--- Available records ---

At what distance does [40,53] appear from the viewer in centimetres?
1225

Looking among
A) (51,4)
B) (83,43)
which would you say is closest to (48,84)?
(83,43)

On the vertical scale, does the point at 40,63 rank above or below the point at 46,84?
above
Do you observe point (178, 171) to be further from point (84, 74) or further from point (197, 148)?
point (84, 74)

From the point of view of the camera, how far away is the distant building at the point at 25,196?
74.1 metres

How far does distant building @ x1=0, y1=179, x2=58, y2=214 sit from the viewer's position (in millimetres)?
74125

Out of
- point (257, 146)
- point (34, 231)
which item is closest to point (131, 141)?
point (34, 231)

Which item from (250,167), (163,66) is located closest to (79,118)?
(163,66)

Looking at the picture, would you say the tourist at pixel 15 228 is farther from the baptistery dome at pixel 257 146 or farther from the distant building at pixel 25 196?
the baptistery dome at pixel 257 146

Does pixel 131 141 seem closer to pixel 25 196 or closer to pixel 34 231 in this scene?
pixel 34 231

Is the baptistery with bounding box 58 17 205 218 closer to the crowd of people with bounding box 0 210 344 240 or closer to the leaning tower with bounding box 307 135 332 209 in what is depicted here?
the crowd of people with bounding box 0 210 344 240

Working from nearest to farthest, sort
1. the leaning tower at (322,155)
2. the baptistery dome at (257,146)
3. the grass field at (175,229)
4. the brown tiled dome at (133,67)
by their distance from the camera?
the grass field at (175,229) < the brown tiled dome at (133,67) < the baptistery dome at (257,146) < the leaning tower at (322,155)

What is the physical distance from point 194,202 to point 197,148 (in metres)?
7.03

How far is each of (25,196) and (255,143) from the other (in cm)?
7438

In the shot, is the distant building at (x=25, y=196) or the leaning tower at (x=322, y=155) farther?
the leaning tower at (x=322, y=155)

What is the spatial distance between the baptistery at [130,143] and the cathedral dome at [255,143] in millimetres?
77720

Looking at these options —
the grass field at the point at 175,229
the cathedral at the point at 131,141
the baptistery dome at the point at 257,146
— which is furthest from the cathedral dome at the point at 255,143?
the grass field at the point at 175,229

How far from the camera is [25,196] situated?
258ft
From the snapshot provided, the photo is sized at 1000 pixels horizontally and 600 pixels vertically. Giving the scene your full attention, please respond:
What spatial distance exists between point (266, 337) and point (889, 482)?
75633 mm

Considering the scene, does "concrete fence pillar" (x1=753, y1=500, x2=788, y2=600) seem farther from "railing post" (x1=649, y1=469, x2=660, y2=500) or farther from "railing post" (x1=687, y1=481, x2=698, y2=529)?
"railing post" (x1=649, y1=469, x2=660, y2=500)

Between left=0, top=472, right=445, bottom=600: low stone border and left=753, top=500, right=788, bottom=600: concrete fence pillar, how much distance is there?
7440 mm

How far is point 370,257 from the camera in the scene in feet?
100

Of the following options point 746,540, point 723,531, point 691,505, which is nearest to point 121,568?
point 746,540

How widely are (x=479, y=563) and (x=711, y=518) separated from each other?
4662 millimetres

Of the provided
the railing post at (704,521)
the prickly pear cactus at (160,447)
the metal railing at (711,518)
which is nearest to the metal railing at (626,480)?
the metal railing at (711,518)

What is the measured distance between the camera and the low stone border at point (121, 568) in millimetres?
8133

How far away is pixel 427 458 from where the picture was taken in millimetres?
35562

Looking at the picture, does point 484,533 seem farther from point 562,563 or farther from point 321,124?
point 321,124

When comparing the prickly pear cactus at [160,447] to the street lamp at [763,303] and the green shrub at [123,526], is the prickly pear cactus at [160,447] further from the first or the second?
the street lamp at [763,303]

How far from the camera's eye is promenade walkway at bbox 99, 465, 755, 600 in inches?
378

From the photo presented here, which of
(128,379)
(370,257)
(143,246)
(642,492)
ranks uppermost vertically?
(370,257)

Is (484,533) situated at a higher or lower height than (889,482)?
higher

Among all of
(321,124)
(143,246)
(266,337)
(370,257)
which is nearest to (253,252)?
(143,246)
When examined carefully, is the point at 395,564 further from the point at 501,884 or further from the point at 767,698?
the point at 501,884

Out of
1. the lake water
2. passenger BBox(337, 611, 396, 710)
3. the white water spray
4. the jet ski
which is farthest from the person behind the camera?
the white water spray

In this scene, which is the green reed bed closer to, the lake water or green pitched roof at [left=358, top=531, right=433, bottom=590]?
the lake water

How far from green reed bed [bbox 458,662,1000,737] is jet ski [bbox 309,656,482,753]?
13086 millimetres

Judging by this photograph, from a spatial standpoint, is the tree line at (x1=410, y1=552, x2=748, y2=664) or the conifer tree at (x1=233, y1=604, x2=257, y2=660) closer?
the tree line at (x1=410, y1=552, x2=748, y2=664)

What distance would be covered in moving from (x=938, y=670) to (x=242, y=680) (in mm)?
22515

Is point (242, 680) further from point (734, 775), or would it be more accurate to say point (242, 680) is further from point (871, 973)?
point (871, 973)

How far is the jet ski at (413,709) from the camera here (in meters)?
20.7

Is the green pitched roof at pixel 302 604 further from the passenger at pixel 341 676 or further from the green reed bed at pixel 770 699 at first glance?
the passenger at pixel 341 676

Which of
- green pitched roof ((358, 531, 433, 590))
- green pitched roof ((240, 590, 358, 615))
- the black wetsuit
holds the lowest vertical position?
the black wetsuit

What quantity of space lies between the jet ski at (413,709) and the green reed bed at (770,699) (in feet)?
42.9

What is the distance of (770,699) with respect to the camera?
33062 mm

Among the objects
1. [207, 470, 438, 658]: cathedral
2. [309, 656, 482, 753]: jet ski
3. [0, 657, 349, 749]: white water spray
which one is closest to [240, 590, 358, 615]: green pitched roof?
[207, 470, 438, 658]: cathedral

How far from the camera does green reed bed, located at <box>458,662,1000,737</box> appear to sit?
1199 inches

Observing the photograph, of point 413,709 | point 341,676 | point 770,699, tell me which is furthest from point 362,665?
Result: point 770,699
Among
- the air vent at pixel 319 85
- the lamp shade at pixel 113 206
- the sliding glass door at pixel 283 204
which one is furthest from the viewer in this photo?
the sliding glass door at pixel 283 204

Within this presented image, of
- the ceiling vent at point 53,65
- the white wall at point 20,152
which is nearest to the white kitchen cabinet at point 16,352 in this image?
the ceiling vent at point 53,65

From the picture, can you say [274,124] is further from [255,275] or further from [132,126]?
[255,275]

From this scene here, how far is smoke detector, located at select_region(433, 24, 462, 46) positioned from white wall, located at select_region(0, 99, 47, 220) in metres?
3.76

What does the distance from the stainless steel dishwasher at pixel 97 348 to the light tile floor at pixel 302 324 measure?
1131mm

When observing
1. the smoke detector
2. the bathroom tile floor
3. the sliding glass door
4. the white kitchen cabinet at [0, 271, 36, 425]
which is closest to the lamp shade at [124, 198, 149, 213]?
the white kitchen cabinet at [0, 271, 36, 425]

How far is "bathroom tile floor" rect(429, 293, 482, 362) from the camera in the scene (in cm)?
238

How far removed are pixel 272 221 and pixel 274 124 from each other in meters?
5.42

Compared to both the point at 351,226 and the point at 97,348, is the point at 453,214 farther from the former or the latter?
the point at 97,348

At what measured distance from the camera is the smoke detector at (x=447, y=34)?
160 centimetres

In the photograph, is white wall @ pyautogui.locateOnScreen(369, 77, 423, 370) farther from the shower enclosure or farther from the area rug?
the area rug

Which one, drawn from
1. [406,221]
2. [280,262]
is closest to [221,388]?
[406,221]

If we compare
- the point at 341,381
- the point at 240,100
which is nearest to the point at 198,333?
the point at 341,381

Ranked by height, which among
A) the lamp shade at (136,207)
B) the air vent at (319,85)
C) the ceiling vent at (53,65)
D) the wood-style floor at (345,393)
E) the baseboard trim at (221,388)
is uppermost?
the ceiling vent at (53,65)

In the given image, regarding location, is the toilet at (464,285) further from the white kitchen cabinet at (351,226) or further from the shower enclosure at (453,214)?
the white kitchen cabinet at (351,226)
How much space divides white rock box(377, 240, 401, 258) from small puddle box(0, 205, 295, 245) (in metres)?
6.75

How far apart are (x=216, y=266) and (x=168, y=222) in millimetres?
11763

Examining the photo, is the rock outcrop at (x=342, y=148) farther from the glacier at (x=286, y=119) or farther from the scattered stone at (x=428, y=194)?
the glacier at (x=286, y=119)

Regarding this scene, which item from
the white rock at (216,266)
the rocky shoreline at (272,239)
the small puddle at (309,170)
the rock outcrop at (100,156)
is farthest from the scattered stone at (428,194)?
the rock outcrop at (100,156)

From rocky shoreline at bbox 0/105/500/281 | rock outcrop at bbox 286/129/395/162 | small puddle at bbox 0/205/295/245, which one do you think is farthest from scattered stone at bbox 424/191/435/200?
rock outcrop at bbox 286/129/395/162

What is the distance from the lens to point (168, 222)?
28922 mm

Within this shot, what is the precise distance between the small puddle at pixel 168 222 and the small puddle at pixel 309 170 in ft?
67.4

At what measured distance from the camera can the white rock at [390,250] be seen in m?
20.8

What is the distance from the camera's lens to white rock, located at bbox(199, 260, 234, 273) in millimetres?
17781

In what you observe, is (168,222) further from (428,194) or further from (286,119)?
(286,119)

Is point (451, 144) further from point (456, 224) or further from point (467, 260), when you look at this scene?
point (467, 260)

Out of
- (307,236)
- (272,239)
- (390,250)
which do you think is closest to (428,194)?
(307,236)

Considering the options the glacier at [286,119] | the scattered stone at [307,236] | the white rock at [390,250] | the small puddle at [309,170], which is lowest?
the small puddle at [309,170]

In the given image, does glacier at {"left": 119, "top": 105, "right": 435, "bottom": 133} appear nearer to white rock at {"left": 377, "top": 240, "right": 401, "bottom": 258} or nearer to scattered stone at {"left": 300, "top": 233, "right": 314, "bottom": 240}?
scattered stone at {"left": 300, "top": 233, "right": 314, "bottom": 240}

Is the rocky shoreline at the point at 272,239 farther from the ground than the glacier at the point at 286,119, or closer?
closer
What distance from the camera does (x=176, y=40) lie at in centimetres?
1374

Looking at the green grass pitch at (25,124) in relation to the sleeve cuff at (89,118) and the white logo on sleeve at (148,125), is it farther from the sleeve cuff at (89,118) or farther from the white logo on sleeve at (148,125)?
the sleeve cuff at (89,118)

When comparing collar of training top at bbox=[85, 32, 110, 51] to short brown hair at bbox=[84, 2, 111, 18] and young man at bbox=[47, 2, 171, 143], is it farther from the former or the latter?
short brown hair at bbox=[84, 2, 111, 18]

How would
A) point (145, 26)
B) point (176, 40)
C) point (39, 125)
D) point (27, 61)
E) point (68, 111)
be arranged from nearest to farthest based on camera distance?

---

- **The task**
Begin with the line that contains "Looking at the green" and quote each line after it exactly, stopping after the last line of the data.

- **Complete response**
Looking at the green grass pitch at (25,124) in relation to the sleeve cuff at (89,118) and the white logo on sleeve at (148,125), is it farther from the sleeve cuff at (89,118) or farther from the white logo on sleeve at (148,125)?
the sleeve cuff at (89,118)

When comparing collar of training top at bbox=[85, 32, 110, 51] to short brown hair at bbox=[84, 2, 111, 18] and young man at bbox=[47, 2, 171, 143], is it farther from the former or the latter?
short brown hair at bbox=[84, 2, 111, 18]

How would
A) point (145, 26)
B) point (176, 40)
C) point (39, 125)
D) point (27, 61)
E) point (68, 111)
be arranged from nearest to farthest based on camera distance?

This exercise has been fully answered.